Tarefa 1 =
Com base no excerto, explica em uma a três frases por que motivo é inócua a invocação, no recurso, dos artigos 20.º e 21.º do NRAU.
Tarefa 2 =
Por favor, repete do excerto, sem alterar nada, o trecho que vai de "Em suma, inexiste" a "sua Senhora mãe.".
Tarefa 3 =
Segundo o excerto, em que data foi interposta a presente ação?

:: Excerto do texto ::

Por outro lado, conforme facto não provado a), não ficou demonstrada a existência de uma promessa verbal da A./Recorrida quanto à transmissão do arrendamento à R./Recorrente, termos em que carece de qualquer sentido invocar na matéria o abuso de direito.
Demais, não tendo havido transmissão do arrendamento e não resultando da factualidade apurada uma aceitação, mesmo que tácita, dessa transmissão por parte da A./Recorrida, estando o contrato de arrendamento sujeito a forma escrita, conforme artigo 1069.º do CCivil, não se vislumbra que à luz deste preceito legal, nomeadamente do seu n.º 2, e da factualidade apurada, que se possa concluir, como a R./Recorrente, no sentido de «que a autora deu tácito assentimento e reconheceu a ora Recorrente como inquilina».
A utilização do locado por parte da mesma e o recebimento pela A./Recorrida de um valor mensal correspondente à renda do locado, após o óbito da arrendatária, não confere por si só a qualidade de inquilina à R./Recorrente, atenta a manifesta oposição a tal por parte da A./Recorrida. 
Conforme factos provados 12. e 13., não se olvide que em carta de 13.09.2019, escassos dias depois de saber do óbito da arrendatária, a A./Recorrida «informou a» R./Recorrente que considerava «o contrato de arrendamento caducado, por óbito da arrendatária, sendo, portanto, inadmissível a transmissão de tal contrato», ao mesmo tempo que solicitava à R./Recorrente «a entrega do imóvel após o período de seis meses decorrido sobre a morte da arrendatária (ou seja, até 11.12.2019)», tendo, entretanto, interposta a presente ação em 14.07.2020.       
Na matéria, a invocação em sede de recurso do disposto nos artigos 20.º e 21.º do NRAU revela-se inócua quer por não se fundar em factualidade alegada na contestação, quer por não decorrer da factualidade dada como provada, quer por constituir questão inteiramente nova trazida à lide, termos em que necessariamente escapa ao objeto do recurso de apelação, pois neste reaprecia-se questões suscitadas ao Tribunal recorrido, salvo as de conhecimento oficioso, o que não é manifestamente o caso.
Em suma, inexiste transmissão do arrendamento do óbito da arrendatária, termos em que importa manter nesse domínio o decidido pelo Tribunal recorrido, improcedendo, pois, igualmente nesta sede, o recurso.
2. Do pedido reconvencional.
A R., enquanto Reconvinte, alegou, em suma, que após a assinatura do contrato de arrendamento efetuou, por sua conta, a reabilitação da totalidade do locado, tendo a A. criado na R. a convicção de que lhe seria transmitido o arrendamento por óbito de sua Senhora mãe.
Referiu também que despendeu nas obras de reabilitação a quantia de €12.000, a qual corresponde a €14.400, «por aplicação do coeficiente da Portaria n.º 220/2020 de 21 de setembro que fixa o coeficiente de desvalorização da moeda».
Concluiu pedindo a condenação da A. no pagamento da quantia de €14.400.

:::
:: Registos fornecidos ::

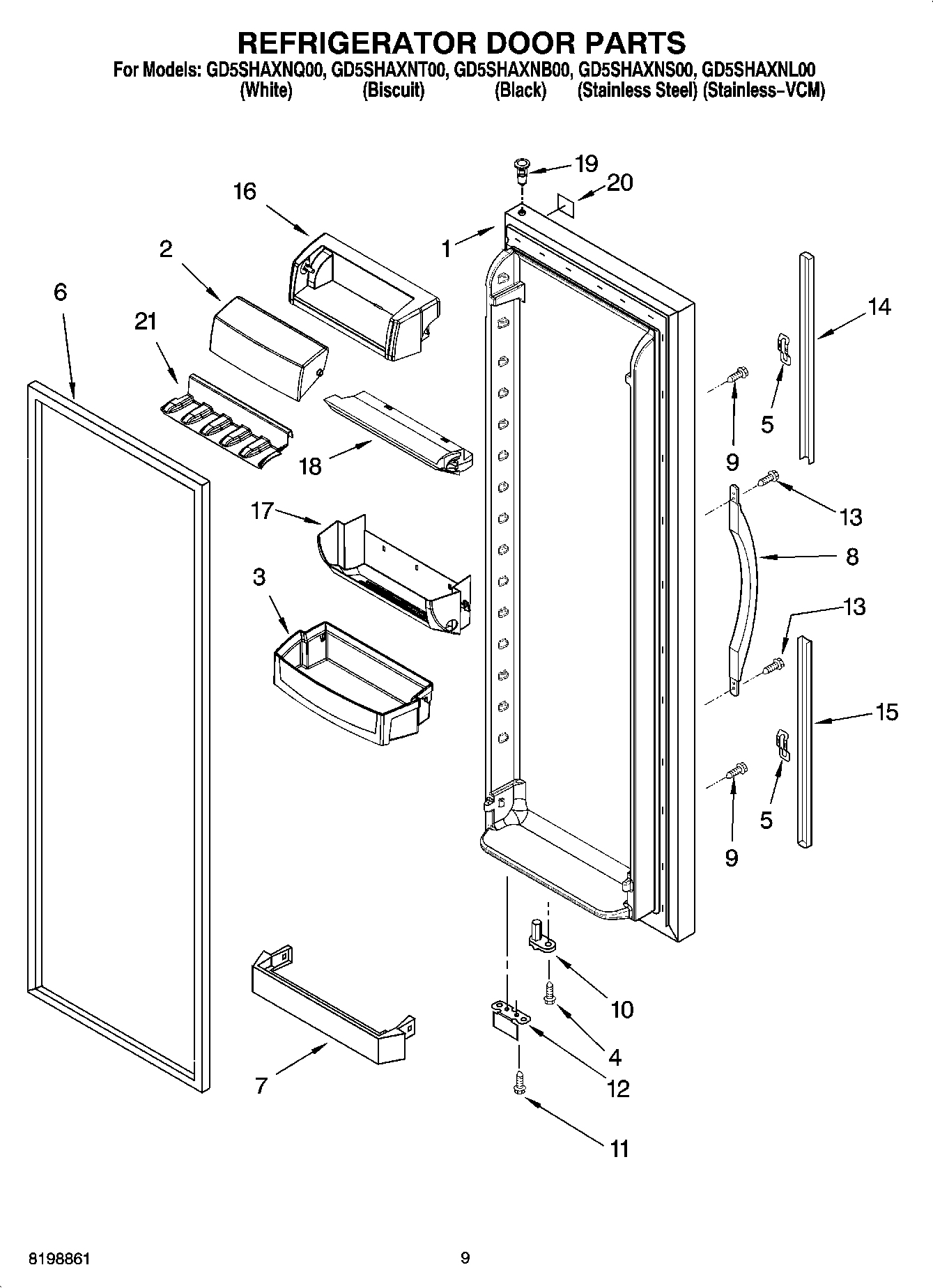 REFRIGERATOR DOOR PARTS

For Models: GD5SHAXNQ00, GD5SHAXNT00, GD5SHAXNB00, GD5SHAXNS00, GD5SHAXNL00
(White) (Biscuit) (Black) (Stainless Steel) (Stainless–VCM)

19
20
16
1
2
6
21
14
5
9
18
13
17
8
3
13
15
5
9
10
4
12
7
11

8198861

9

:::

Resposta 1 =
Porque essa invocação não se funda em factualidade alegada na contestação, não decorre da factualidade dada como provada e constitui uma questão inteiramente nova trazida à lide. Por isso escapa ao objeto do recurso de apelação, que só reaprecia questões suscitadas ao Tribunal recorrido, salvo as de conhecimento oficioso, o que não é o caso.

Resposta 2 =
Em suma, inexiste transmissão do arrendamento do óbito da arrendatária, termos em que importa manter nesse domínio o decidido pelo Tribunal recorrido, improcedendo, pois, igualmente nesta sede, o recurso.
2. Do pedido reconvencional.
A R., enquanto Reconvinte, alegou, em suma, que após a assinatura do contrato de arrendamento efetuou, por sua conta, a reabilitação da totalidade do locado, tendo a A. criado na R. a convicção de que lhe seria transmitido o arrendamento por óbito de sua Senhora mãe.

Resposta 3 =
Em 14.07.2020.